Worldwide mobile connections will reach 5.6 billion in 2011, up 11 percent from 5 billion in 2010, according to Gartner, a market researcher. Mobile data services revenue will rocket to $314.7 billion in 2011, up 22.5% from last year.
The forecast reflects the explosion in sales of smartphones like the Apple iPhone and the Samsung Galaxy as well ultra-lightweight appliances like Hewlett-Packard's TouchPad. It may also explain why large U.S. carriers such as Verizon Wireless now support products like Apple iPhones, which were restricted a year ago to the AT&T network..
Mobile data traffic will increase significantly as more people will have access to mobile data network," said Jessica Ekholm, principal research analyst at Gartner. "Mobile data volumes will continue to grow as mobile data networks become faster and more ubiquitous, while at the same time the number of data users and data usage per user is expected to grow."
"Data revenue will continue to grow but at a much slower rate," Ekholm said. "This is causing a decoupling between revenue and data traffic, and it is also creating an increase in network costs for carriers as they try to sustain growing data traffic."
Worldwide mobile connections will experience steady growth through 2015 when mobile connections are forecast to reach 7.4 billion, and mobile data revenue will reach $552 billion.
Gartner expects communications service providers (CSPs) to increasingly start moving toward offering more flexible and more personalized data plans, which should help capture a larger mobile data user base. CSPs have also upgraded their networks by offering faster download and upload speeds to consumers, which have helped improve the general perception of data quality and thus led to increased data uptake.
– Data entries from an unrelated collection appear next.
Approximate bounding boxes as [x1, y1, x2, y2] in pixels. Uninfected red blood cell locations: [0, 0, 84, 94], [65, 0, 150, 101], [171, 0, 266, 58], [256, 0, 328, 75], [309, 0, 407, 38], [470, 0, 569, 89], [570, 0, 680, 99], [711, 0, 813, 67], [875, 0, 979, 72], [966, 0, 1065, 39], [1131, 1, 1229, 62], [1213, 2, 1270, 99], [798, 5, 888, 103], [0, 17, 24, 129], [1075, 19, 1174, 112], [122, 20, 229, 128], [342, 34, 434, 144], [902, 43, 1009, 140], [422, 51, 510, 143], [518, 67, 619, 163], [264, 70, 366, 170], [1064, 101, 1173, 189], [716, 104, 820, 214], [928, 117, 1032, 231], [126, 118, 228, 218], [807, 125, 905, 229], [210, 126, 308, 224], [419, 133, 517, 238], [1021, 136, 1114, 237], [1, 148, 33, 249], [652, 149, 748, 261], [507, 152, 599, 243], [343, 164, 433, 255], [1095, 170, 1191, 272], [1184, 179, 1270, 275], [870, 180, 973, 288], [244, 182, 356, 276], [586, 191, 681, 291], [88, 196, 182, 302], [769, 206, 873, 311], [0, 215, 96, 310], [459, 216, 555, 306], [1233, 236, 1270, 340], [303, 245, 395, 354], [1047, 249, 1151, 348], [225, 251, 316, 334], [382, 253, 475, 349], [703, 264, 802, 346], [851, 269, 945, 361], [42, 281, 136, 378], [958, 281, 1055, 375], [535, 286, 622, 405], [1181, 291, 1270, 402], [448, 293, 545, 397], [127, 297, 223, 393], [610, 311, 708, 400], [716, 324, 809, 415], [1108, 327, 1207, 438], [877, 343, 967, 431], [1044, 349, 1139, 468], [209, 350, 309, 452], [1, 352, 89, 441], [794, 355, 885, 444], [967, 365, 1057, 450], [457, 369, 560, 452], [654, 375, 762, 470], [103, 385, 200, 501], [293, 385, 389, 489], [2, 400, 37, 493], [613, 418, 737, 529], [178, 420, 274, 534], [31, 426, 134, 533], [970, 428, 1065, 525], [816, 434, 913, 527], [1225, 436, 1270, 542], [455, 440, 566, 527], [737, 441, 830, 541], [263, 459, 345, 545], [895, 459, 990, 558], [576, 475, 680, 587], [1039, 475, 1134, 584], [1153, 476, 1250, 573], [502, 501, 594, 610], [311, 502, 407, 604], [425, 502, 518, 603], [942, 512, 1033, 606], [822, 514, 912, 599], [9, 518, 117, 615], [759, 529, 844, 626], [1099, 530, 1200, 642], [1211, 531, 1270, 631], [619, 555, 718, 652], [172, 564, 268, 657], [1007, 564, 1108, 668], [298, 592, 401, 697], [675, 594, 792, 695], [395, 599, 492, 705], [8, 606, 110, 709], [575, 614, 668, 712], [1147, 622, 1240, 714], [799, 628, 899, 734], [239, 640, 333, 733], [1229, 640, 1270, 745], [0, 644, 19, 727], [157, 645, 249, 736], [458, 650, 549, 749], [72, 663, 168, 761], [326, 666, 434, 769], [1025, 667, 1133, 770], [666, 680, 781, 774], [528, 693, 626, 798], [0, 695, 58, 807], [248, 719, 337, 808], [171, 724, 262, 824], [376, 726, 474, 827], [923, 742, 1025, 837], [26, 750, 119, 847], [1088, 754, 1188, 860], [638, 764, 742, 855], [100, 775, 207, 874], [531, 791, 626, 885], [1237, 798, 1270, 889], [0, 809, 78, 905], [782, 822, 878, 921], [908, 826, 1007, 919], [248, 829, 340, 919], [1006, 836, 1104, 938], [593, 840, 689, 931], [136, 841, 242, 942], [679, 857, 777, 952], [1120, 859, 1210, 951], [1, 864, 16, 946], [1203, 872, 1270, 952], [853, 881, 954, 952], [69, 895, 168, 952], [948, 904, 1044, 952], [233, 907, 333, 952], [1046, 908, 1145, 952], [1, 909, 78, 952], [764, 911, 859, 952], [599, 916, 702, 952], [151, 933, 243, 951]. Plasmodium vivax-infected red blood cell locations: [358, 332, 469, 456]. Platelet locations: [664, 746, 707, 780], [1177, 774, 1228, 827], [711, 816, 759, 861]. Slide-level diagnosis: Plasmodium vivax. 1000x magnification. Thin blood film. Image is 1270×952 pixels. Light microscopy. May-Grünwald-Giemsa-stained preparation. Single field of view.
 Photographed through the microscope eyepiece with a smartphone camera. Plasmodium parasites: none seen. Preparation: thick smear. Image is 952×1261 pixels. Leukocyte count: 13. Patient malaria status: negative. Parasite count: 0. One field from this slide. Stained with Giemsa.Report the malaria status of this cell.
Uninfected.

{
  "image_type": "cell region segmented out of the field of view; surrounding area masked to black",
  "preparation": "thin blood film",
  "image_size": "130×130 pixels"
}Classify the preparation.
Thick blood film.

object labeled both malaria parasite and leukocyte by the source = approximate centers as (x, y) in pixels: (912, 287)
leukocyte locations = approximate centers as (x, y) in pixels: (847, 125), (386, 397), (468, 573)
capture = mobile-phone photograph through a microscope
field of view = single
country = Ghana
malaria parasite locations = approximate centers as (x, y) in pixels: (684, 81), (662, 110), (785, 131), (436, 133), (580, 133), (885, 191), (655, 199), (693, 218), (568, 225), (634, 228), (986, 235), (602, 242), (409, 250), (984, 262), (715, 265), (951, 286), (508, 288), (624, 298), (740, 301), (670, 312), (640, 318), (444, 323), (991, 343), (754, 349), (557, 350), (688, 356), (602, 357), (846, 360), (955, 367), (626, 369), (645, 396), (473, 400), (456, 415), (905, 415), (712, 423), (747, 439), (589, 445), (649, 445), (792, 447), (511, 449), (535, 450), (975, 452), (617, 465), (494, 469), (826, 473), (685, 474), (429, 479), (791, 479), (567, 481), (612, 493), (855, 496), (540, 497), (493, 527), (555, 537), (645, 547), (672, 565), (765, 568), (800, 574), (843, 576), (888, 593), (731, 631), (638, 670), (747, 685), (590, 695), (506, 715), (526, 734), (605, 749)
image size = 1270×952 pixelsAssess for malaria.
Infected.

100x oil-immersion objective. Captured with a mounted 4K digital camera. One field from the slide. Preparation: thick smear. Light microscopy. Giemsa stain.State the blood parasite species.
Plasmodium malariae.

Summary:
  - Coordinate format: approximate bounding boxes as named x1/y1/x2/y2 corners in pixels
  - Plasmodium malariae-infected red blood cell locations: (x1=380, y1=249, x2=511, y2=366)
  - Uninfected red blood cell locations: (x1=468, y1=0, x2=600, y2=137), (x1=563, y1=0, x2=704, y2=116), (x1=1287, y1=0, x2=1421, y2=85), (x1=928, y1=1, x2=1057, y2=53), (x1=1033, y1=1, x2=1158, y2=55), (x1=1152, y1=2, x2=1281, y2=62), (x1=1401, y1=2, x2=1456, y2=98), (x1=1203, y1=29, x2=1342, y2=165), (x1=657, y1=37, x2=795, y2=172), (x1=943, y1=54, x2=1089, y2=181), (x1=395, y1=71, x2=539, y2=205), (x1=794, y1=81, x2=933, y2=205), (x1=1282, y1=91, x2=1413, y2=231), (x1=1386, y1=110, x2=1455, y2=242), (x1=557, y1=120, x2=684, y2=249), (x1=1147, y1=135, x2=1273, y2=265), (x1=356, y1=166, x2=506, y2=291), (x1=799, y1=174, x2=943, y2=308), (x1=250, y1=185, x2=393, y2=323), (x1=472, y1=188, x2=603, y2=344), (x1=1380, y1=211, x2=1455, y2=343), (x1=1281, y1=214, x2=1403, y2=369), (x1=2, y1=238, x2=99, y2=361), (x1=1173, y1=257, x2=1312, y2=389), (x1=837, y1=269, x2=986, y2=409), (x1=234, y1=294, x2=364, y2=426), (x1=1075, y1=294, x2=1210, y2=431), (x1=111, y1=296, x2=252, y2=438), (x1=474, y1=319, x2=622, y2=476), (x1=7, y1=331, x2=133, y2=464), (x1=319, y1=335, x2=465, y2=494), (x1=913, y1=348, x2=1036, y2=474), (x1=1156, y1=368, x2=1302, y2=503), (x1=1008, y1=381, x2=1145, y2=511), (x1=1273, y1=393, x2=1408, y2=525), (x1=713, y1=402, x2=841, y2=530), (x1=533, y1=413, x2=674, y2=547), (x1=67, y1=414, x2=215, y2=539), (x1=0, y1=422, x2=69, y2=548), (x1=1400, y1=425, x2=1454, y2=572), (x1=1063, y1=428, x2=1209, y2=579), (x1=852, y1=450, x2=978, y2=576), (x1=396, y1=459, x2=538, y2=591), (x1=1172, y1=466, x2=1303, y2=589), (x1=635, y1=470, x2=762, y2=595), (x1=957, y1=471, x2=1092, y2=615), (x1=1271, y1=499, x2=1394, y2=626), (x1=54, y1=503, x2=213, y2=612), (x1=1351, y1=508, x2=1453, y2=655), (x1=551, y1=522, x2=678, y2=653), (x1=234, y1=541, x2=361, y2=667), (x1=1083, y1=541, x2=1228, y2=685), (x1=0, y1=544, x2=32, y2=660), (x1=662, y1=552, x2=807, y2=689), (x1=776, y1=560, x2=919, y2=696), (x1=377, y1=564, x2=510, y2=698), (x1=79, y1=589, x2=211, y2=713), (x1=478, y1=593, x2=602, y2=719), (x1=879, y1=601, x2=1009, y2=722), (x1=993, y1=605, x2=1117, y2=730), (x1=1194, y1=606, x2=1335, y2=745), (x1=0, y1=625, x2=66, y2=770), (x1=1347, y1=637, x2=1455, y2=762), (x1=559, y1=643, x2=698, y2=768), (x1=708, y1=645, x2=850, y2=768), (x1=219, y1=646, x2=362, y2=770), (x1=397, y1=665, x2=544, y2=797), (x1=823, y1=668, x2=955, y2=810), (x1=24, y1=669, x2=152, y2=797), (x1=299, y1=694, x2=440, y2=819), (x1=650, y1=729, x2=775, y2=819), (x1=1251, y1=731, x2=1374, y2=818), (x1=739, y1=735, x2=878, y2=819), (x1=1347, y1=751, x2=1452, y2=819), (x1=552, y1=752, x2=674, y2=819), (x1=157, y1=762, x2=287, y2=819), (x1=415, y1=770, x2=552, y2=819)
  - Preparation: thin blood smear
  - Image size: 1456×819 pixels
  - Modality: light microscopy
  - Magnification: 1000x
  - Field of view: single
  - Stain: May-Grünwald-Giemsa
Gartner analysts said carriers should investigate the pros and the cons of more customized pricing plans, such as tiered pricing, a la carte and usage-based plans, carefully weighing additional costs and future benefits. Additionally, CSPs should look to offer increased flexibility in pricing and introduce add-on pricing models, in which users are able to add data access when they want to. These add-on pricing models could include paying for additional usage and additional speed, and charging a fee for voice over Internet Protocol (VoIP) or for gaming.